Supplied passage

■ ■ ■ ■

Complete genome sequencing of a collection of eastern equine encephalitis viruses (EEEV)


Eastern equine encephalitis virus (EEEV) is a mosquito-borne alphavirus (family,Togaviridae) of significant public and veterinary health importance throughout North,Central and South America. It has a single-stranded positive sense RNA genome of about 11,700 nt in length. EEEV causes a very debilitating disease in humans with case-fatality rates ranging between 50 and 75%, and for equids, rates can achieve rates as high as 80%. It is currently classified as a select agent on the NIAID category B list of priority pathogens, and was being developed for use as a potential bioweapon during the cold war. Despite hundreds of isolations and the significant public and veterinary health problem this virus poses, the majority of EEEV genetic studies primarily involved only partial gene sequences of the structural or non-structural genes and only 10 complete genomes have been determined and deposited on GenBank to date. In contrast to EEEV, extensive genetic studies have been performed on related alphaviruses, such as Venezuelan equine encephalitis and Chikungunya viruses, which has led to a detailed understanding of the mutations involved in emergence, genetic determinants of virulence and disease, and thorough characterization based on genealogy. In the absence of sufficient complete genome sequence data for EEEV, comparable studies cannot be performed thoroughly, and those few studies that relied on partial genomic fragments have already been very insightful in describing EEEV genetic diversity (Arrigo et al., 2010; Brault et al., 1999), positively selected amino acid sites (Arrigo et al., 2010), and mutations associated with certain phenotypes (Cooper and Scott, 2001; Weaver et al., 1999). The proposed project aims to fill this gap in sequence data by elucidating the complete genomes for 100 EEEV strains that represent the entire geographic and temporal distribution of EEEV since its first isolation in the new world in 1933.

■ ■ ■ ■

Given entries
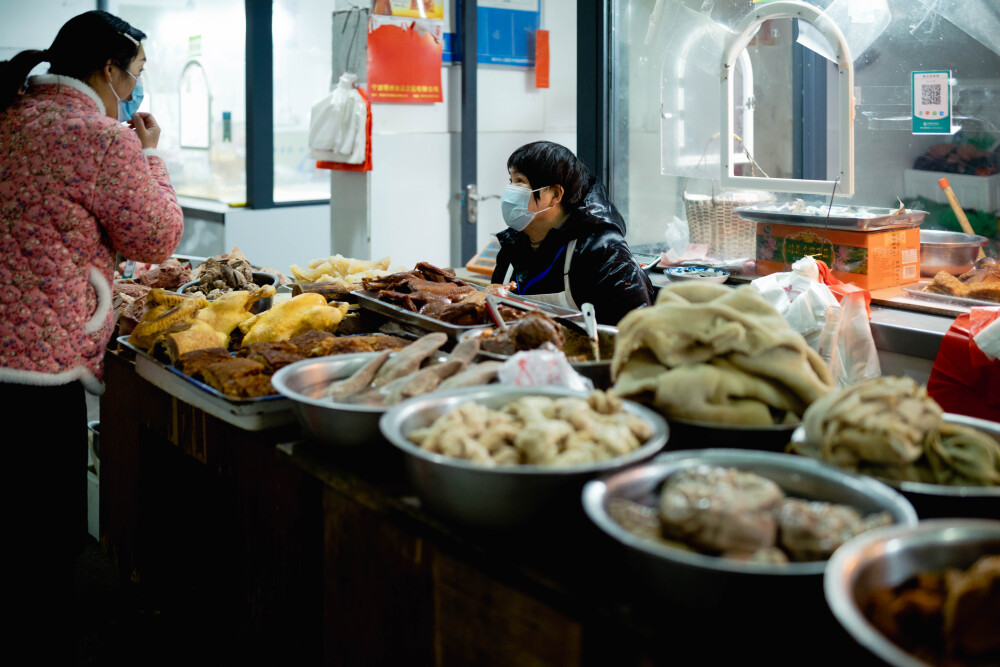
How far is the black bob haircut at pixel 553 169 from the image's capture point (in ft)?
12.7

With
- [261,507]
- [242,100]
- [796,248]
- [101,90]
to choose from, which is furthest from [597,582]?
[242,100]

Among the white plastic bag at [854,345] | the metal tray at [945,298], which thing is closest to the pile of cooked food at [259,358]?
the white plastic bag at [854,345]

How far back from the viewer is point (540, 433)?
150cm

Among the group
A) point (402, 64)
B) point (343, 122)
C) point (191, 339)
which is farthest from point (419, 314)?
point (402, 64)

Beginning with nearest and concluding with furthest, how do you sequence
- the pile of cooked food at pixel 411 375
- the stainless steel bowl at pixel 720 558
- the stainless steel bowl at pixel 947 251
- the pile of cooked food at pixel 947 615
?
the pile of cooked food at pixel 947 615, the stainless steel bowl at pixel 720 558, the pile of cooked food at pixel 411 375, the stainless steel bowl at pixel 947 251

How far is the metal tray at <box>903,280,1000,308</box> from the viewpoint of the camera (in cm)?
340

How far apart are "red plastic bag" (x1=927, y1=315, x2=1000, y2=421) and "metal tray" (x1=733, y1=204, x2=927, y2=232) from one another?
2.28ft

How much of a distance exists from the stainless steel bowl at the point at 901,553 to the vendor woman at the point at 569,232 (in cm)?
262

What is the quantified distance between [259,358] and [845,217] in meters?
2.53

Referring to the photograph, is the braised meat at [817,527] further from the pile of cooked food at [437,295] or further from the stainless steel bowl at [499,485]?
the pile of cooked food at [437,295]

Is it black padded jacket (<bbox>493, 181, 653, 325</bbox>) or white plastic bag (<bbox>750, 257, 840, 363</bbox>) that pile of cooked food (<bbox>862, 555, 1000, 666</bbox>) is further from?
black padded jacket (<bbox>493, 181, 653, 325</bbox>)

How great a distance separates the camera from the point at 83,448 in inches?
111

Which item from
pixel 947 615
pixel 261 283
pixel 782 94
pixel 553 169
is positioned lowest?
pixel 947 615

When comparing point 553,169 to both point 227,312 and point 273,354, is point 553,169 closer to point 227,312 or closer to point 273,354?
point 227,312
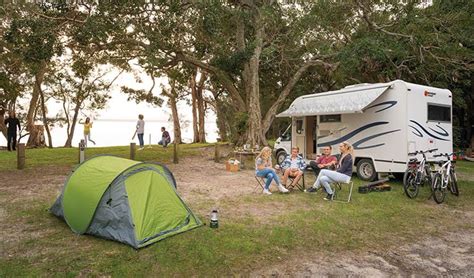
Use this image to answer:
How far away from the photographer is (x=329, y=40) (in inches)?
600

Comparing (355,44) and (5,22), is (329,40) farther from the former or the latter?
(5,22)

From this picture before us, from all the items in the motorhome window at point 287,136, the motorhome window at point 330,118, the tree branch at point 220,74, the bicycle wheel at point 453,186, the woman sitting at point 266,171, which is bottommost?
the bicycle wheel at point 453,186

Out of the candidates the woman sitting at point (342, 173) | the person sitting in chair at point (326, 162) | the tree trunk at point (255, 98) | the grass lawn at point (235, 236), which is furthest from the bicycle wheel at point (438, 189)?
the tree trunk at point (255, 98)

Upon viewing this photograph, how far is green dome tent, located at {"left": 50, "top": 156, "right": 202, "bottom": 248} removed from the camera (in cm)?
471

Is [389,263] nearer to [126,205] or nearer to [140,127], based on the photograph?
[126,205]

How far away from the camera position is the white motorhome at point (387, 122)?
29.3 ft

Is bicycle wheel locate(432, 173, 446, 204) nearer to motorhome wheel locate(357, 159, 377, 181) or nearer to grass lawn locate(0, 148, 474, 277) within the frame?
grass lawn locate(0, 148, 474, 277)

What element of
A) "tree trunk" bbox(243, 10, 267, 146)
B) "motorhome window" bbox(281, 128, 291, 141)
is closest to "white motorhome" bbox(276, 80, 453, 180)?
"motorhome window" bbox(281, 128, 291, 141)

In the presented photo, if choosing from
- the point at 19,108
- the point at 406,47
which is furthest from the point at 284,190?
the point at 19,108

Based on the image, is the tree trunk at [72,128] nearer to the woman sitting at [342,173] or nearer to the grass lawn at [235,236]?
the grass lawn at [235,236]

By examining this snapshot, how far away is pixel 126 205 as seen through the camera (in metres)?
4.79

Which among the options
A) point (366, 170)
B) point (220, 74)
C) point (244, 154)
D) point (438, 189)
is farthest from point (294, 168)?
point (220, 74)

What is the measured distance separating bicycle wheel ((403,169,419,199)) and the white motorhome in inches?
32.9

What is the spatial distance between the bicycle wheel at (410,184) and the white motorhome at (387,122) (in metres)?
0.84
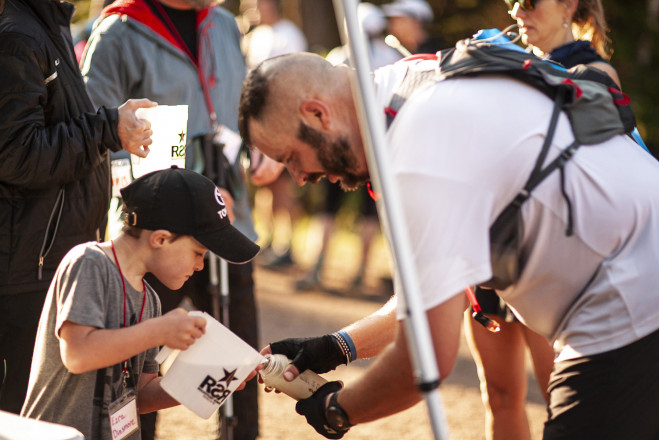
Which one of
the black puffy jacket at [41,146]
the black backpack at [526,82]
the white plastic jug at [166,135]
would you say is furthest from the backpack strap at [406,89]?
the black puffy jacket at [41,146]

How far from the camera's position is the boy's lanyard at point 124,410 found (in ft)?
8.02

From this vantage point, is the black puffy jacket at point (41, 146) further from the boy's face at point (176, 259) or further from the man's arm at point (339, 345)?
the man's arm at point (339, 345)

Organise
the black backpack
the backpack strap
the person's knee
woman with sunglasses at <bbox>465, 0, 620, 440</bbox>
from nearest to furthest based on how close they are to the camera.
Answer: the black backpack → the backpack strap → woman with sunglasses at <bbox>465, 0, 620, 440</bbox> → the person's knee

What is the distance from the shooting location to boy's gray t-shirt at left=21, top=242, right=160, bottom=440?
2.38 metres

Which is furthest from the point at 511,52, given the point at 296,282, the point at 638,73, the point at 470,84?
the point at 638,73

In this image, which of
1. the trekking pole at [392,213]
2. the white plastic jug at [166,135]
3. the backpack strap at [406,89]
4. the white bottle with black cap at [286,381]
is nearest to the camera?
the trekking pole at [392,213]

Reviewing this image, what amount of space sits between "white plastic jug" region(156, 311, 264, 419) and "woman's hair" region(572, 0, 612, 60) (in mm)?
2201

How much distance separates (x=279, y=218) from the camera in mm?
8836

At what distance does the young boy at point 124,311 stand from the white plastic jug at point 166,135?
42cm

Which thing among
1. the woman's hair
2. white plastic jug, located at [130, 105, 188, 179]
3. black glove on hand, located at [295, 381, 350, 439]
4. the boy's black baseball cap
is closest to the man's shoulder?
white plastic jug, located at [130, 105, 188, 179]

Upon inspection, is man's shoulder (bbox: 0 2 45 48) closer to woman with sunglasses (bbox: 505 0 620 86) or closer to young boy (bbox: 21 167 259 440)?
young boy (bbox: 21 167 259 440)

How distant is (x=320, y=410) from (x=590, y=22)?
227 cm

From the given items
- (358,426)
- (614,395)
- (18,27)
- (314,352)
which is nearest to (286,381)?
(314,352)

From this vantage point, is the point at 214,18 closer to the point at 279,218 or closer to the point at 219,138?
the point at 219,138
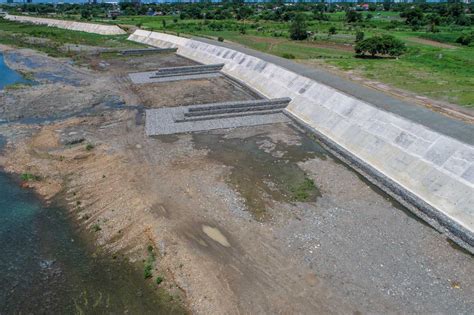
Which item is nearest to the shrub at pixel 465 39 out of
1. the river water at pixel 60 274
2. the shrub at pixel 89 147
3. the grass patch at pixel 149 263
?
the shrub at pixel 89 147

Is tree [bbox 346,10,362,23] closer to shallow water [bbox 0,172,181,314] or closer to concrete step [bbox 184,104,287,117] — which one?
concrete step [bbox 184,104,287,117]

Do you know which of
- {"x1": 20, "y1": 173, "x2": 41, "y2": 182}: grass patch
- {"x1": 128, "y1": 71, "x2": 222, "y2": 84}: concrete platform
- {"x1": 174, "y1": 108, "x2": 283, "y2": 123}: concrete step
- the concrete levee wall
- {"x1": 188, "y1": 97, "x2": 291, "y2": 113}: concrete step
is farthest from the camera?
the concrete levee wall

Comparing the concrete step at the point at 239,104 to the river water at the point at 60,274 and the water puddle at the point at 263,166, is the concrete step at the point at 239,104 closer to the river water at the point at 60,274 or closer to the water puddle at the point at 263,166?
the water puddle at the point at 263,166

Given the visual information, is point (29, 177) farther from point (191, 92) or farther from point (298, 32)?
point (298, 32)

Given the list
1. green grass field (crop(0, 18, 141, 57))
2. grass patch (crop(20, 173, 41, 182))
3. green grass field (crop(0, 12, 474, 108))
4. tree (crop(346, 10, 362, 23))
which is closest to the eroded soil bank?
grass patch (crop(20, 173, 41, 182))

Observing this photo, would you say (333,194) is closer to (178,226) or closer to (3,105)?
(178,226)

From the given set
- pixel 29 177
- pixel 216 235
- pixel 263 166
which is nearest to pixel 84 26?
pixel 29 177

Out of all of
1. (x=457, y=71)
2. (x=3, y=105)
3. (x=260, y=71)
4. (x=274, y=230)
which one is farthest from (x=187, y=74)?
(x=274, y=230)
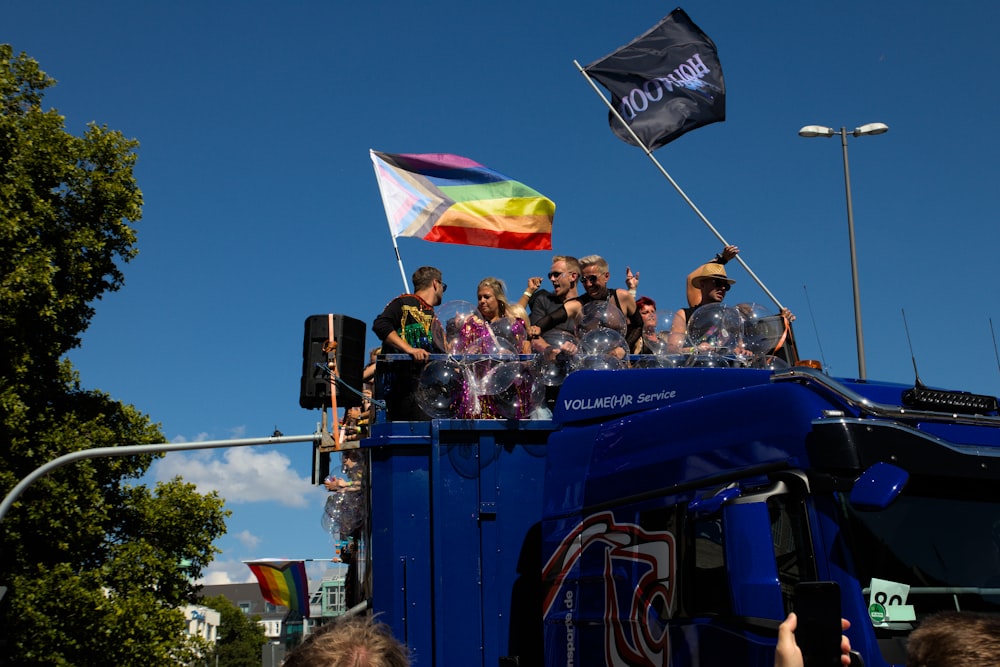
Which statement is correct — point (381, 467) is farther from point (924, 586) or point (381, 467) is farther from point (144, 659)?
point (144, 659)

■ ■ ■ ■

Please condense the paragraph of the EEEV genome sequencing text that begins "Eastern equine encephalitis virus (EEEV) is a mosquito-borne alphavirus" into a short bulleted list that keeps its main facts. The listing has no connection to the text on EEEV genome sequencing.

Task output
- EEEV is a mosquito-borne alphavirus (family Togaviridae) important to public and veterinary health across North, Central and South America.
- Its genome is single-stranded, positive-sense RNA of about 11,700 nt.
- Case-fatality rates are 50–75% in humans and up to 80% in equids.
- It is a select agent on the NIAID category B priority list and was developed as a potential bioweapon during the cold war.
- Despite hundreds of isolations, most genetic studies used only partial gene sequences, and only 10 complete genomes are on GenBank.
- Related alphaviruses such as Venezuelan equine encephalitis and Chikungunya viruses have been studied extensively, revealing emergence mutations, virulence determinants and genealogy.
- Comparable EEEV studies need more complete genomes, though partial-fragment studies have already described genetic diversity, positively selected sites and phenotype-linked mutations.
- The project aims to sequence complete genomes of 100 EEEV strains covering the virus's full geographic and temporal range since its first New World isolation in 1933.